2. Contrairement à ce que soutient la requérante, les termes du point 4 du jugement attaqué démontrent que les pièces produites par l'intéressée afin de démontrer que son état psychologique ne lui permettait pas de participer à une séance du conseil de discipline aussi longue et éprouvante que celle du 17 octobre 2019 ont été prises en compte par le tribunal.
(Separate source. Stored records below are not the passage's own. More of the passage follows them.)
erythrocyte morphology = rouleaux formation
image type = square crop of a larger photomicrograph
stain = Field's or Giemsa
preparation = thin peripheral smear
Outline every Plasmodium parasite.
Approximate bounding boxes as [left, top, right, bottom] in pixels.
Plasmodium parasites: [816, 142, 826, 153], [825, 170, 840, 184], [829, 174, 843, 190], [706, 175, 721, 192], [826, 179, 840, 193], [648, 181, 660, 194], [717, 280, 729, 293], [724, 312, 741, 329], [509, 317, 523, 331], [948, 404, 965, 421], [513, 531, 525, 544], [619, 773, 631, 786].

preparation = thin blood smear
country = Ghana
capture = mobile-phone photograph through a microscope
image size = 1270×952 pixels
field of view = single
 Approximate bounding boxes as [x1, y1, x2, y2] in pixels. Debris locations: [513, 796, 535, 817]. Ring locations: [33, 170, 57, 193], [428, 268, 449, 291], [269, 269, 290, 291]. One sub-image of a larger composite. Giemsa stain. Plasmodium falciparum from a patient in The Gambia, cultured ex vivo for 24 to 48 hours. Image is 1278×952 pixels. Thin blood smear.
Si celui-ci les a estimées dépourvues de caractère probant, cette appréciation relève du bien-fondé du jugement et n'est pas susceptible de critique utile dans le cadre de l'examen de la régularité du jugement.

3. De la même façon, Mme A... ne se prévaut pas utilement de la méconnaissance par le tribunal de dispositions légales ou réglementaires, ces prétendues erreurs de droit étant sans incidence sur la régularité du jugement.

Sur les conclusions aux fins d'annulation :

En ce qui concerne la régularité de la procédure disciplinaire :

4. Aux termes des dispositions de l'article 1er du décret du 7 novembre 1989 relatif à la procédure disciplinaire applicable aux fonctionnaires de la fonction publique hospitalière : " Le fonctionnaire contre lequel est engagée une procédure disciplinaire doit être informé qu'il a le droit (...) de se faire assister par un ou plusieurs défenseurs de son choix (...) ".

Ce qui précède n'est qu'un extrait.